_EXTRACT_:
+---+

# NLP Natural Language Processing

### Lectures

This page links to the video lectures and study materials for the interactive sessions (notebooks and additional reading) and lists the central concepts, models, and algorithms that you are expected to master after each unit.

### Course introduction

Welcome to the course! This unit introduces you to natural language processing and to written language as a type of data, presents the course logistics, and reviews basic concepts from linguistics and machine learning. You will also learn how to implement a simple sentiment classifier based on the bag-of-words representation and softmax regression.

#### Lectures

- 0.0 Introduction to natural language processing (slides, video)
- 0.1 Course overview (slides, video)
- 0.2 Course logistics (slides, video)
- 0.3 Essentials of linguistics (slides, video)
- 0.4 Basic text processing (notebook, live notebook, video)
- 0.5 Softmax regression (slides, video)
- 0.6 Implementing softmax regression (notebook, live notebook, video)

#### Reading

- Eisenstein (2019), chapter 1 and sections 2.1, 2.5–2.7, 4.3
- Detailed information about the course logistics is available on this website.

#### Concepts, models, and algorithms

- search and learning, Zipf’s law, Heaps’ law
- lexeme, lemma, part-of-speech, dependency tree, synonym
- tokenization, vocabulary, word token, word type, normalization
- sentiment analysis, bag-of-words
- softmax regression, cross-entropy loss, gradient-based optimization

### Unit 1: Word representations

To process words using neural networks, we need to represent them as vectors of numerical values. In this unit you will learn different methods for learning these representations from data, including the widely-used skip-gram model. The unit also introduces the idea of subword representations, and in particular character-level representations, which can be learned using convolutional neural networks.

#### Lectures

- 1.1 Introduction to word representations (slides, video)
- 1.2 Learning word embeddings via singular value decomposition (slides, video)
- 1.3 Learning word embeddings with neural networks (slides, video, live notebook)
- 1.4 The skip-gram model (slides, video)
- 1.5 Subword models (slides, video)
- 1.6 Convolutional neural networks (slides, video)

#### Reading

- Eisenstein (2019), chapter 14
- Research article: Word Embeddings Quantify 100 Years of Gender and Ethnic Stereotypes

#### Teaching session

2022-01-24: Word representations (video, padlet)

+---+

_SUPPLIED RECORDS_:
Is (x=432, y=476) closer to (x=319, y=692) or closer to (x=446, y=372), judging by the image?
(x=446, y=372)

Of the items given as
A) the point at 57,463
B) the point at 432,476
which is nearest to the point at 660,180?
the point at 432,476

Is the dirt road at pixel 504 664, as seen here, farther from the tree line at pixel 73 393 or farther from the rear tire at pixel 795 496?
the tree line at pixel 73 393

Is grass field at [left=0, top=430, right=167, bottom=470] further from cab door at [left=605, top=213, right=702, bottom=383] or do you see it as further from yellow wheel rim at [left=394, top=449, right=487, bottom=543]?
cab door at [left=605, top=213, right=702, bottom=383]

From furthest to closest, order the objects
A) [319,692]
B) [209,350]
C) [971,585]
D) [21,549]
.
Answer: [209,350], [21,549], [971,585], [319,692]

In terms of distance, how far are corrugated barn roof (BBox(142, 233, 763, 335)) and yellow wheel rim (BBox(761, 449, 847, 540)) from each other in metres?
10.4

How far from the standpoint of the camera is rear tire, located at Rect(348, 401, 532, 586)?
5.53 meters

+---+

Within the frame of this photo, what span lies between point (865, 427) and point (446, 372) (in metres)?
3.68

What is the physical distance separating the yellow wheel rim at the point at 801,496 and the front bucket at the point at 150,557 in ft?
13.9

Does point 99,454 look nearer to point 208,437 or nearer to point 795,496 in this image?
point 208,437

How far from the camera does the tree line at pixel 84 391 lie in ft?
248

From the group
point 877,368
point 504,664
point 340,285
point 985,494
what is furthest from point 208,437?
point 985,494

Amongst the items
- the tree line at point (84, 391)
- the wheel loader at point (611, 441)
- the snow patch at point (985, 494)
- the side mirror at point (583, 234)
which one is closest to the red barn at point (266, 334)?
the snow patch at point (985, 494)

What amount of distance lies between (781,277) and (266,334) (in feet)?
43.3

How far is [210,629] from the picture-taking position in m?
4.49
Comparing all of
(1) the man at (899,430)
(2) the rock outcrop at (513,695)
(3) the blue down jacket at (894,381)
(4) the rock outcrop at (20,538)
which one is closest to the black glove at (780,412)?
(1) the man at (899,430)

+---+

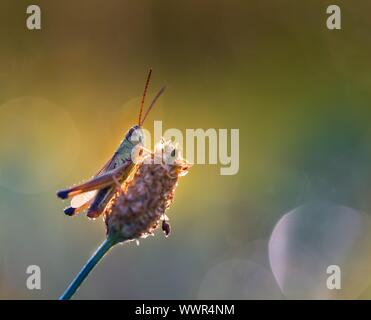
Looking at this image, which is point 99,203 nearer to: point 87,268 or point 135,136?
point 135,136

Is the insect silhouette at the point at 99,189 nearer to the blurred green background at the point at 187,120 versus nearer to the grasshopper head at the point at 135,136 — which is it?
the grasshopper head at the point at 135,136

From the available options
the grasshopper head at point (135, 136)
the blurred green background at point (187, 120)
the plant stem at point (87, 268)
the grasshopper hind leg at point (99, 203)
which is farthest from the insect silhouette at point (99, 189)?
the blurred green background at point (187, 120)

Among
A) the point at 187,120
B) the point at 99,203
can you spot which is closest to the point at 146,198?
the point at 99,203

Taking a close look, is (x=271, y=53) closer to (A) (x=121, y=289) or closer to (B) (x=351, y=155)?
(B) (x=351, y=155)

+---+

_TASKS FOR THIS EXERCISE_:
[1] Rewrite the paragraph of the course page beginning "To process words using neural networks" as a short bulleted list that keeps its main facts.
[2] According to the course page, what representation and method is the simple sentiment classifier in the course introduction based on?

_ANSWERS BY TASK_:
[1]
- Neural networks need words represented as vectors of numerical values.
- The unit covers several methods for learning these representations from data, including the widely used skip-gram model.
- It also introduces subword representations, especially character-level ones, which can be learned with convolutional neural networks.

[2] The bag-of-words representation and softmax regression.